Gianluca Saro

Personal information
- Date of birth: 25 June 2000 (age 26)
- Place of birth: San Daniele del Friuli, Italy
- Height: 1.88 m (6 ft 2 in)
- Position: Goalkeeper

Team information
- Current team: Foggia
- Number: 22

Youth career
- A.S.D. Ancona
- Donatello
- 2015–2016: Pro Vercelli
- 2016–2019: Juventus
- 2017–2018: → Cesena (loan)
- 2018–2019: → Empoli (loan)

Senior career*
- Years: Team / Apps / (Gls)
- 2019–2021: Pro Vercelli / 51 / (0)
- 2021–2022: Crotone / 7 / (0)
- 2022–2026: Cremonese / 8 / (0)
- 2025–2026: → Reggiana (loan) / 0 / (0)
- 2026: → Cittadella (loan) / 13 / (0)
- 2026–: Foggia / 1 / (0)

= Gianluca Saro =

Italian footballer (born 2000)

Gianluca Saro (born 25 June 2000) is an Italian professional footballer who plays as a goalkeeper for club Foggia.

==Career==
Saro was born in San Daniele del Friuli.

After playing youth football for A.S.D. Ancona and Donatello Calcio Udine, he joined Pro Vercelli's youth set-up in 2015, before joining Juventus' academy a year later. He later played for Cesena and Empoli's youth teams on loan from Juventus, before returning to Pro Vercelli in 2019. He made 51 Serie C appearances over two seasons with the club. In summer 2021, Saro signed for Serie B club Crotone on a contract until 2025. On 30 January 2022, he made his Serie B debut in a 1–1 draw with Parma.
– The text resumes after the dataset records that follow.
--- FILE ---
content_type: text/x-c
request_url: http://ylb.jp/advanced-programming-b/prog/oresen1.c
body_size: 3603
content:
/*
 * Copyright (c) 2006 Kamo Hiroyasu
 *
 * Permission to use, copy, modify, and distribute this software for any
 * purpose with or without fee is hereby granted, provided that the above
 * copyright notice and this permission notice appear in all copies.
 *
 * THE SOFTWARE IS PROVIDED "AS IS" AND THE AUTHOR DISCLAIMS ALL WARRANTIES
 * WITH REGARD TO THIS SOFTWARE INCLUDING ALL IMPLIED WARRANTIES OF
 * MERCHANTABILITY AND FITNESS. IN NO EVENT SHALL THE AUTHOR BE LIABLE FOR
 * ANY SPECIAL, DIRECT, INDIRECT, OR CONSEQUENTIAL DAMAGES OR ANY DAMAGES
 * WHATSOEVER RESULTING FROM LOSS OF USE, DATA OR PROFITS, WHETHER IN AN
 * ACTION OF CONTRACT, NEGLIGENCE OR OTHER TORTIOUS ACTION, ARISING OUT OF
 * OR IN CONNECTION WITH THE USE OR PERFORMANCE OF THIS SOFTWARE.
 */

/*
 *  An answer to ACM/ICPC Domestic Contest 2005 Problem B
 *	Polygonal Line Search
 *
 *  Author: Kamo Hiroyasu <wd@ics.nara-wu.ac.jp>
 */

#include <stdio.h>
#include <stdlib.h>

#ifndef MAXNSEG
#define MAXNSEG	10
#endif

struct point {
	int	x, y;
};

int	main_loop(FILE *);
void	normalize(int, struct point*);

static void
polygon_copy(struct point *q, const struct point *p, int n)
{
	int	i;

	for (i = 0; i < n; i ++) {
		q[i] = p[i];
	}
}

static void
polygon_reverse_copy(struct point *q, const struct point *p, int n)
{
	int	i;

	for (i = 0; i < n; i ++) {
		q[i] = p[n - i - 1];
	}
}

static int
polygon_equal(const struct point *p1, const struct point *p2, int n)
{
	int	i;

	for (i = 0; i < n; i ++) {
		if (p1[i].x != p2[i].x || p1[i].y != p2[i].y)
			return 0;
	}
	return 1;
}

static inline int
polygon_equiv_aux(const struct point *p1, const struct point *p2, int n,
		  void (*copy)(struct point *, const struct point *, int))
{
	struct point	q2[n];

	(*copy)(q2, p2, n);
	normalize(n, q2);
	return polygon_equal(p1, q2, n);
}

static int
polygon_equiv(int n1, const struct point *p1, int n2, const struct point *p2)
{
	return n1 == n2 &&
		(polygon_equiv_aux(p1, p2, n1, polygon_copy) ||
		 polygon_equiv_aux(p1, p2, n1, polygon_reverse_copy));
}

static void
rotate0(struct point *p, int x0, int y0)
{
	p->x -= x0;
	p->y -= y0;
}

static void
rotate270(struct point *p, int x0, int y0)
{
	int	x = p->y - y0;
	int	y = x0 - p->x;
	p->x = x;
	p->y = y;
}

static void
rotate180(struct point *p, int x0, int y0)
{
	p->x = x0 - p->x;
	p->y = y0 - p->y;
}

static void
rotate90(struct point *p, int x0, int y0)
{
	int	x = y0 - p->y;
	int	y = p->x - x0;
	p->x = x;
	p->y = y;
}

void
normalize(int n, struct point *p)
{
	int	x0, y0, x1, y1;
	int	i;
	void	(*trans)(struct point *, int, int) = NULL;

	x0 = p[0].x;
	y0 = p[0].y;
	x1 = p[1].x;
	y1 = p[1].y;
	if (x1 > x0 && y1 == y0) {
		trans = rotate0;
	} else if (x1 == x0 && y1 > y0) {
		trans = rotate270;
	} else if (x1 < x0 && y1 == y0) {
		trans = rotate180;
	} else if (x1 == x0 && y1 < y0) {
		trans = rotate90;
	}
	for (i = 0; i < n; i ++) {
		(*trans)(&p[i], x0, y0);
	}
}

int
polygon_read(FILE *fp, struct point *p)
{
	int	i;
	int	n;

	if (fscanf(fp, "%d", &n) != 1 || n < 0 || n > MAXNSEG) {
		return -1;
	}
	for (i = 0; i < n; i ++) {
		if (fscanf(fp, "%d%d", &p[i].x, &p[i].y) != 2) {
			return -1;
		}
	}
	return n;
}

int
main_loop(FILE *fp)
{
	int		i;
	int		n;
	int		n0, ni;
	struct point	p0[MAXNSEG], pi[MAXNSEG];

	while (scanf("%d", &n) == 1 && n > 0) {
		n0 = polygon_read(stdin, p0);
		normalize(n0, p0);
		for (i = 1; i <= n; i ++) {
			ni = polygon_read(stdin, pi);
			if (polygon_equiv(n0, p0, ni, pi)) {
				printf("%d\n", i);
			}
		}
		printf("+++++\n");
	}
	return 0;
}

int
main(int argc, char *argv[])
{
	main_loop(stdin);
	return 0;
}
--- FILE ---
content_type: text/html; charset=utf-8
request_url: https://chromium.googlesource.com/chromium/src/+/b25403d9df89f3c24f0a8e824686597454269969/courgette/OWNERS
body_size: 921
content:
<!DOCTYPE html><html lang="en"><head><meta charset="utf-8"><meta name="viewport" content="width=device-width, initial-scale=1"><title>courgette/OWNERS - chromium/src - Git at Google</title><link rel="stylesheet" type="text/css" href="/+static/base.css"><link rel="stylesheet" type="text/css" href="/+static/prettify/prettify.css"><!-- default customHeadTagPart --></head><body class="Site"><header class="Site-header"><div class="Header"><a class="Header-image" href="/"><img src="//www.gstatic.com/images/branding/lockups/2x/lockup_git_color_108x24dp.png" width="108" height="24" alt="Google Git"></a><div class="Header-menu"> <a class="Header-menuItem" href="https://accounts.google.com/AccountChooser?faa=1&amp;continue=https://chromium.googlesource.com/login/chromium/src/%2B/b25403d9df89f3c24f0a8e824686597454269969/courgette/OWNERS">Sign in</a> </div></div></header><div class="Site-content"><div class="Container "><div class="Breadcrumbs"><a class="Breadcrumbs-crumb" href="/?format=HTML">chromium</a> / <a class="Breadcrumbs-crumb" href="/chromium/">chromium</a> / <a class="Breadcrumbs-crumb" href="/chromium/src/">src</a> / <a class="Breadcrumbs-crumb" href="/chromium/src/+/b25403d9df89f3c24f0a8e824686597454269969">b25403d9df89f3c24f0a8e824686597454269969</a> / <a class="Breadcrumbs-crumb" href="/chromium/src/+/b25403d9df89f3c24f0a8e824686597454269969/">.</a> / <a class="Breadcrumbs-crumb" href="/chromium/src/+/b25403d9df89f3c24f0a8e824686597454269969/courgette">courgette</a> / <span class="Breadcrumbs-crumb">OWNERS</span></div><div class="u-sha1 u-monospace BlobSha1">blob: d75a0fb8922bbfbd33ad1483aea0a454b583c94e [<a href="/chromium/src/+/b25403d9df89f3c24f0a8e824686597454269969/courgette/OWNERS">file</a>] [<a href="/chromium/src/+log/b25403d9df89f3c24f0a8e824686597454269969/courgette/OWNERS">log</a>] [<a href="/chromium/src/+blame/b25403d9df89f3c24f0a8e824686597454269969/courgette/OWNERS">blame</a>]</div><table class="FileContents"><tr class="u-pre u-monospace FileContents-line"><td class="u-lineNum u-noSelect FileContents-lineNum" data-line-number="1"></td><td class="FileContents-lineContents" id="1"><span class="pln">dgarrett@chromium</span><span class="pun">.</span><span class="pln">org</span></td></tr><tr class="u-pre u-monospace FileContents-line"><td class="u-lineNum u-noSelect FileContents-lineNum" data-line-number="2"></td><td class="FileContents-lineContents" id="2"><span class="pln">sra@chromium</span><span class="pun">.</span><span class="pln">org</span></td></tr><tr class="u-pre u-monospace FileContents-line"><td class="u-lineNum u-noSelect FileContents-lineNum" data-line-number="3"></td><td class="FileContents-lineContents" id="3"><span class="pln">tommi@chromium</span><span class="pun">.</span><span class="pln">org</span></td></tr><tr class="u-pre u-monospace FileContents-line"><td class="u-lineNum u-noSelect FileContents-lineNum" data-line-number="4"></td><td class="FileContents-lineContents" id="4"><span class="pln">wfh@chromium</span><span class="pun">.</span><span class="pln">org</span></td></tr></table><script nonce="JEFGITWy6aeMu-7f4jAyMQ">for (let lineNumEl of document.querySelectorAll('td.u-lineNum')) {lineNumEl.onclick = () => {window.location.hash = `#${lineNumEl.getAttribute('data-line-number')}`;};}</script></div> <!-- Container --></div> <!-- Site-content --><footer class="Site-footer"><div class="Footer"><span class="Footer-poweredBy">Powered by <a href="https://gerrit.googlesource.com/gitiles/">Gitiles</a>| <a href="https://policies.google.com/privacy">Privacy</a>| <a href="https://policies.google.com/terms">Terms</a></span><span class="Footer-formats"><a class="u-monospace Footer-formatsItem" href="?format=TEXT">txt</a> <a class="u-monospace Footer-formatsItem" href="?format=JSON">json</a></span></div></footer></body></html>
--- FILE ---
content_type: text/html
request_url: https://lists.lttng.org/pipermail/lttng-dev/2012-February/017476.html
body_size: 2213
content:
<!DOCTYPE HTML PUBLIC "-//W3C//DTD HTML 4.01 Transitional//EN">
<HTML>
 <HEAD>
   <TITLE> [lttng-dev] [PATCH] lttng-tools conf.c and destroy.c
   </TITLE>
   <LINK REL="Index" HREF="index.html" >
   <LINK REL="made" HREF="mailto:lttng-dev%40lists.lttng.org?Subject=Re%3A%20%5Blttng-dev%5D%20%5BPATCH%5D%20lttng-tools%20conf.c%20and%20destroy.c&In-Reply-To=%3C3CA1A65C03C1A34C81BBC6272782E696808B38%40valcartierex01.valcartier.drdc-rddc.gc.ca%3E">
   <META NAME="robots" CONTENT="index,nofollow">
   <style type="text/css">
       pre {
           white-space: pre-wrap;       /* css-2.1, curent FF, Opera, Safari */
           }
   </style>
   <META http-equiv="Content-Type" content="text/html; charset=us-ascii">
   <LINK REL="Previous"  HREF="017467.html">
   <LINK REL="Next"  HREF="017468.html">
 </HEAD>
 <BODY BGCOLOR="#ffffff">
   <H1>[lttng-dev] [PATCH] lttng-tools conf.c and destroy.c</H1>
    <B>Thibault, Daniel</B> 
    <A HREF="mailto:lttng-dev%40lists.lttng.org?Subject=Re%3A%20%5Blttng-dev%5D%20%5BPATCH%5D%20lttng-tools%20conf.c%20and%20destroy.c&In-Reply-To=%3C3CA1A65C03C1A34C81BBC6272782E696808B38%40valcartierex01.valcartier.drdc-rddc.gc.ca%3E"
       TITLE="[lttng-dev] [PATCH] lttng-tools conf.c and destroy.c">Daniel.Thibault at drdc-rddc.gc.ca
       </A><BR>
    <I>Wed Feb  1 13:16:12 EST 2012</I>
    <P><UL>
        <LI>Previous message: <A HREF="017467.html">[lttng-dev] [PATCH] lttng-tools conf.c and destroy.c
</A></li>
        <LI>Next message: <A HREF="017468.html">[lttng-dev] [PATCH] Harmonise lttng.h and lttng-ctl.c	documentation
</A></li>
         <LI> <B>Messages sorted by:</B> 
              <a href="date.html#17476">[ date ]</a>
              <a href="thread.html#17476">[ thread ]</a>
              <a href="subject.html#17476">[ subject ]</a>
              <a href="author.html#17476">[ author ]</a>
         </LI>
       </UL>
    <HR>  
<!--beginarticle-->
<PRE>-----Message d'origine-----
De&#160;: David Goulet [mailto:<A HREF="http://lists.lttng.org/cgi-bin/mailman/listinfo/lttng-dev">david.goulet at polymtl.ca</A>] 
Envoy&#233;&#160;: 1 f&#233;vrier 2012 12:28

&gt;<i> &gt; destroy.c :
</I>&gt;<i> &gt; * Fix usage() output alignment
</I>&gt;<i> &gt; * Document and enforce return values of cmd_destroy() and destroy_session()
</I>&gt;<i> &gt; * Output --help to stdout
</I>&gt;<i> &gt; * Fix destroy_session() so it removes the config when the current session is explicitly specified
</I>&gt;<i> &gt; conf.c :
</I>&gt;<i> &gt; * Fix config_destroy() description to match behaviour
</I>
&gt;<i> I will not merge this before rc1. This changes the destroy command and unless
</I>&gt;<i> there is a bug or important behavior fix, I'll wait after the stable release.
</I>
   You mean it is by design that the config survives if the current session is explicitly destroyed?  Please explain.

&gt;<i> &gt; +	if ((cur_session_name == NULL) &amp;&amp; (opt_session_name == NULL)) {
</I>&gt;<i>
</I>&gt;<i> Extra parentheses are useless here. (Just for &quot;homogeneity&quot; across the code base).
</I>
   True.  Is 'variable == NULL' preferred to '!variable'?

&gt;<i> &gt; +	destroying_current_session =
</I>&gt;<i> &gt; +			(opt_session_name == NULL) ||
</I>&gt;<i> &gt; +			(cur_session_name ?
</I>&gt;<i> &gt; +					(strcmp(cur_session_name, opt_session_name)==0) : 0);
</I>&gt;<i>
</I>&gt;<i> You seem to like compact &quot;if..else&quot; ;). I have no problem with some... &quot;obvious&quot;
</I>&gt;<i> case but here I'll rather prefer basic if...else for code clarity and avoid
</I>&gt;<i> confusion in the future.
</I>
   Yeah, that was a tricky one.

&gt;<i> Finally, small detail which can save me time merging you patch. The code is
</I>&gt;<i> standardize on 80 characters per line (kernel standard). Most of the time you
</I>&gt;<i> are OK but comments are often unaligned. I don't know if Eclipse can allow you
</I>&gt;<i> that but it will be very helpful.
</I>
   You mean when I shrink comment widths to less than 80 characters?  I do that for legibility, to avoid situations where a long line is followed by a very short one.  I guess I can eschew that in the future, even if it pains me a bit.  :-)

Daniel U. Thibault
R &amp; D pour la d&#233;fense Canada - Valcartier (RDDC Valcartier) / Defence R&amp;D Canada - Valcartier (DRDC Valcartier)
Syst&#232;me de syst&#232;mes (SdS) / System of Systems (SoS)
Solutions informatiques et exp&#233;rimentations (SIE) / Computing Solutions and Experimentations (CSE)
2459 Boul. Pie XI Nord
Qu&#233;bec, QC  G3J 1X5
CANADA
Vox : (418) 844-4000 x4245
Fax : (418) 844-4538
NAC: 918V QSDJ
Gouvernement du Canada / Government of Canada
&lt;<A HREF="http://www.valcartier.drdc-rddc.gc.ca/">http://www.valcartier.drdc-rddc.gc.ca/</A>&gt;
On 12 August 2022, Saro signed with Cremonese in Serie A taking shirt number 13. In the 2023–24 season he played with the shirt no. 21 with Cremonese relegated to Serie B.

On 1 September 2025, Saro moved on loan to Reggiana. He did not make any appearances for Reggiana in the first half of the season, and on 30 January 2026 he moved on a new loan to Cittadella instead.